Race recap and moving forward

The race has come and gone, and with it a lot of disappointment.   I had done everything I knew to do; chiro, ART, stretching, moving around.  But alas, it was not to be. 

First off, the important stuff.  I was only able to have this opportunity because of the kindness of so many people.  Especially Susan Heiser, who organized and stressed and fretted and did an amazing job of getting everything ready.  The volunteers and judges who came out super early on a Saturday morning.  To my amazing hubby who supports me always and drove all the way down there, judged and drove us home (11 hours each way).  To everyone who helped make it possible a huge thank you! 

The race started off and I was on pace quite easily.  Obviously 5:30 per K pace shouldn't be hard for the first 30K.  But I never felt good.  My hips felt off.  At about 7K I started getting a pain in my SI joint on the left side, going down into my glute.   I did my best to ignore it.  At about 14K or so it started to really hurt, to the point it was causing me to tighten up.  I asked Susan if she had a hard ball and she found a tennis ball.  So I stopped for a minute and rolled on it to see if I could get it to release.  This took me about 30 seconds.  So I was now 30 seconds off pace.  I started off and did my fastest K of the day; 5:24.  The worst thing was rolling on the tennis ball didn't help.  I was able to keep at or slightly under pace for a few K, but the pain was just getting worse.  Because of the pain in my left hip and trying to protect it my right hamstring was getting super tight.  Then the pace started to fall well over 5:30 per K pace.  I was hitting 5:40s and at 20K I hit a 5:53, so I knew it was time to call it quits.  As much as I wanted to hit my goal I have lots of important races coming up, and I did not want to injure myself.  It was very hard to stop.  It was so tough to not fight to the very bitter end, but I've tried that before and gotten injured.  I know I made the right decision in my head, but my heart is still heavy.  What made it lighter though was seeing how well Ian did.  While he didn't make the time he did set 5 American age group records and stayed so tough!  It was such a pleasure to watch him and cheer for him. 
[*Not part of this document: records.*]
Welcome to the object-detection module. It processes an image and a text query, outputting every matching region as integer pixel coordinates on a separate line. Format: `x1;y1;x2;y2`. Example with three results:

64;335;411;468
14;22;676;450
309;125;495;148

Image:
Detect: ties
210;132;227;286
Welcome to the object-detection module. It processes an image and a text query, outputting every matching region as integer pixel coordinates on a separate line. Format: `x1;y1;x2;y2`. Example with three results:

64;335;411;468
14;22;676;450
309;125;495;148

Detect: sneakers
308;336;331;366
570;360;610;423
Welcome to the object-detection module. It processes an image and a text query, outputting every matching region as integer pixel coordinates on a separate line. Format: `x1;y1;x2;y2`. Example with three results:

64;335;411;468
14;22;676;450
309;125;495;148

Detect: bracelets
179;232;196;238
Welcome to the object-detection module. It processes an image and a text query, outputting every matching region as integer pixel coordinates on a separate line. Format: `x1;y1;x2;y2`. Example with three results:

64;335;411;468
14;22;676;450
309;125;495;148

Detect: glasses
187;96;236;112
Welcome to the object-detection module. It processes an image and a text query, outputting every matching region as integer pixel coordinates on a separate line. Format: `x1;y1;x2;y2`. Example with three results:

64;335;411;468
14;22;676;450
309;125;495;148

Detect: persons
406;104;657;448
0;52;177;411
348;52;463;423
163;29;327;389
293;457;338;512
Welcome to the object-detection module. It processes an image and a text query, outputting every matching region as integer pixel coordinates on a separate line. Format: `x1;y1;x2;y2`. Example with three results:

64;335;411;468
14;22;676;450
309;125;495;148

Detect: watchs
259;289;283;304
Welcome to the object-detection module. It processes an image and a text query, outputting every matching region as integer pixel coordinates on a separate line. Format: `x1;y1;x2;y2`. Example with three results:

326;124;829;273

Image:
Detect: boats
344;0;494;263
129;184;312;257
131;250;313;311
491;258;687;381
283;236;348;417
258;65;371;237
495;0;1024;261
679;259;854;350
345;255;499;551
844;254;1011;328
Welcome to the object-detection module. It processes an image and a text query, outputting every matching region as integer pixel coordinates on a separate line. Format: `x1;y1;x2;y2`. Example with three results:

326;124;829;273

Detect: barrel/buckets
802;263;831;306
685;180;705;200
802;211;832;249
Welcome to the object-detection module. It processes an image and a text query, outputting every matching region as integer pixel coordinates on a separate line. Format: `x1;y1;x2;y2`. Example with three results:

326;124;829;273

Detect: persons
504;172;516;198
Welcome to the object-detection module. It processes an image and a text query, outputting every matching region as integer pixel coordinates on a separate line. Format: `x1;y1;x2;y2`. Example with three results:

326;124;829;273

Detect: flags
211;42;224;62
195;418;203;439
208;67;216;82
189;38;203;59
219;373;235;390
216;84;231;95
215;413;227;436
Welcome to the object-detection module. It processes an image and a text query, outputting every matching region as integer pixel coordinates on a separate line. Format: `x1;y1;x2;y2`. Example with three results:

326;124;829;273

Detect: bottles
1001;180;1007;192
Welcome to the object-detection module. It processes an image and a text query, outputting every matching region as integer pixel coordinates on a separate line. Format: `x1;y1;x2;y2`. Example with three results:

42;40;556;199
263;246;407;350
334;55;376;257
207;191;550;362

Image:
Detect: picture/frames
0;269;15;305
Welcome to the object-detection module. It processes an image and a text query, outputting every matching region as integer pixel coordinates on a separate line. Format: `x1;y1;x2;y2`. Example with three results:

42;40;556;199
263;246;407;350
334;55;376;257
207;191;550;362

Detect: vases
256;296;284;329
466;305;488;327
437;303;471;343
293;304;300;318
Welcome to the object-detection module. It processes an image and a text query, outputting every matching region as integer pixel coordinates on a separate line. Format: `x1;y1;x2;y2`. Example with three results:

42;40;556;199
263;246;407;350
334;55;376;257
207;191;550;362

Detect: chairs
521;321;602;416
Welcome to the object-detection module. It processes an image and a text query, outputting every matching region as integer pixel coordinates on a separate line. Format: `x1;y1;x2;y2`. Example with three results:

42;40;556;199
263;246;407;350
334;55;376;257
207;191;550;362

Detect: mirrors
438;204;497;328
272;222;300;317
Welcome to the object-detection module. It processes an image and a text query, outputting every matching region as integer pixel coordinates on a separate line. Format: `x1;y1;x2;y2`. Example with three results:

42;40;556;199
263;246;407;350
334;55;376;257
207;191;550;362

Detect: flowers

We decided to drive back after the race and just get home.  I've been away for so long and the idea of being in my own bed with my hubby was sooooo nice.  So we drove with two stops and got home at 3:30 AM.   We slept ourselves out and got up at 11:30.  Dave decided he wanted to go do a local road race as a workout.  I didn't want to race and didn't want to be in the cold for that long (it was a 15K race) so I stayed home to recover and rest.  I texted my chiropractor and asked when she had something available.  Because I am surrounded by so many amazing people, she made an opening for me right then.  So I drove out to Chemung and saw her.  She was great, spending a ton of time with me.  My hips were out, my neck was out (but my neck is almost always out after I travel that much, especially since I fell asleep in the car).  I was wonked out in about three other places too.  The biggest thing she found was that the pain I was feeling wasn't muscular, which was why rolling on the tennis ball didn't help.  It was the nerves going through the bone area that were inflamed and connecting into the sciatic nerve.  With the adjustment and sitting on ice and taking some anti inflammatory it's feeling much better.  I took the rest of the day Sunday off by her advice. 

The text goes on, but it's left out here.